Important Concepts and Formulas
1. In height and distance, the following
terms are used:
I.
The
line of sight is the line drawn from the eye of an observer to the point
in the object viewed by the observer.
II.
The
angle of elevation of an object viewed is the angle formed by the line
of sight with the horizontal line when it is above the horizontal level, i.e.,
the case when we raise our head to look at the object.
III.
The
angle of depression of an object viewed is the angle formed by the line
of sight with the horizontal line when it is below the horizontal level, i.e.,
the case when we lower our head to look at the object.
Solved Examples on Applications of Trigonometry
Example 1: A tower AB stands vertically on the
ground. From a point C on the ground, which is 12 m away from the foot of the
tower, the angle of elevation of the top of the tower is found to be 60°. Find
the height of the tower.
Solution: From the given figure, it is clear
that AB is the tower and ∠ACB is the angle of elevation.
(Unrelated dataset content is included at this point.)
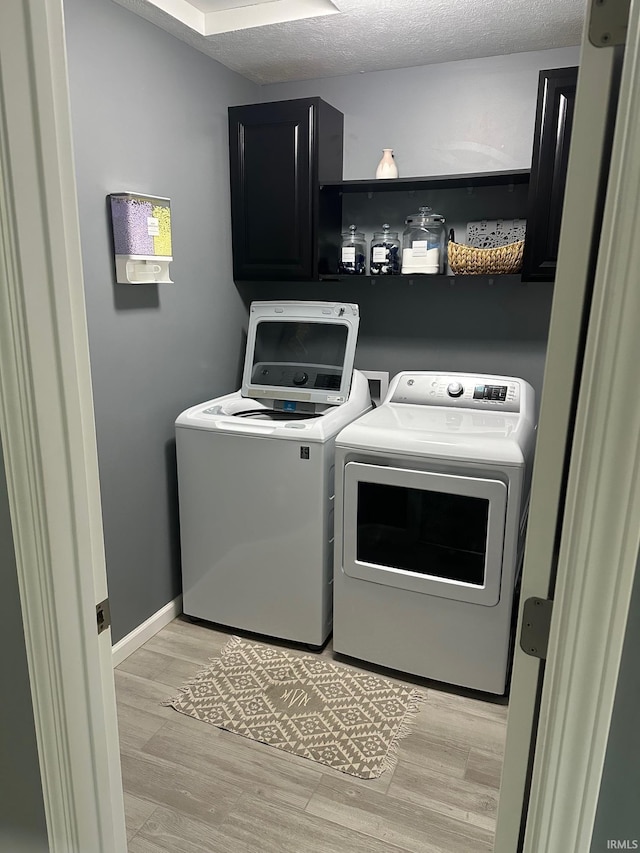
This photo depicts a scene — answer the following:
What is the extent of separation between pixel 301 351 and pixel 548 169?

Thus, ∠ACB = 60° and BC = 12 m.
To solve
this problem, we use the trigonometric ratio tan 60° (or cot 60°), as the ratio
involves height AB and base BC.
Now, tan 60°
= AB/BC
i.e., √3 =
AB/12
i.e., AB =
12√3 m
Hence, the
height of the tower is 12√3 m.
Example 2: An observer 1.7 m tall is 35 m away
from a chimney. The angle of elevation of the top of the chimney from her eye
is 45°. What is height of the chimney.
Solution: In the given figure, AB is the
chimney, CD the observer and ∠ADE the angle of elevation.
CD = BE =
1.7 m
In this
case, ADE is a triangle, right-angled at E and we are required to find the
height of the chimney.
We have AB =
AE + BE = AE + 1.7
And DE = BC
= 35 m
To find AE,
we choose a trigonometric ratio tan 45°, which involves the perpendicular AE
and base DE.
Thus, tan 45°
= AE/ DE
i.e., 1 = AE/35
Therefore,
AE = 35 m
So, the
height of the chimney AB = AE + BE = 35 + 1.7 = 36.7 m
Example 3: A flag is hoisted at the top of a
building 20 m high. From a point P on the ground, the angle of elevation of the
top of the building and the angle of elevation of the top of the flag are 30°
and 45° respectively. Find the length of the flag and the distance of the
building from the point P.
Solution: In the given figure, AB represents
the height of the building and BD the height of the flag. We have two
right-angled triangles PAB and PAD.
We are
required to find the length BD and the distance PA.
Since we
know the height of the building AB, we first consider the triangle PAB.
We have, tan 30° = AB/AP
i.e., 1/√3 = 20/AP
Therefore,
AP = 20√3 m
Hence, the
distance of the building from P is 20√3 m.
Now,
consider the triangle PAD.
Suppose BD =
x m and then AD = (20 + x) m.
We
have, tan 45° = AD/AP
i.e., 1 = (20
+ x)/20√3
i.e., 20 + x = 20√3
i.e., x = 20√3 – 20 = 20(√3 – 1) m
Hence, the
length of the flag is 20(√3 – 1) m.
Example 4: The shadow of a tower standing on the
ground is found to be 50 m longer when the Sun’s altitude is 30° than when it
is 45°. Find the height of the tower.
Solution: In the given figure, AB is the tower
and BC is the length of the shadow when the Sun’s altitude is 45° and BD is the
length of the shadow when the Sun’s altitude is 30°.
Now, let us
suppose AB = h m and BC = x m
CD = 50 m (given)
Thus, BD = (50
+ x) m
In ΔABC, tan
45° = AB/BC
or, 1 = h/x
or, h = x ---- (1)
In ΔABD, tan
30° = AB/BD
or, 1/√3 = h/(50 + x)
or, h√3 = 50 + x ---- (2)
From (1) and
(2), we get
x√3 = 50 + x
x√3 – x = 50
x(√3 – 1) = 50
x(1.732 – 1) = 50
x(0.732) = 50
x = 50/0.732
x = 68.3 m (Approx.)
Hence, the
height of the tower is approximately 68.3 m.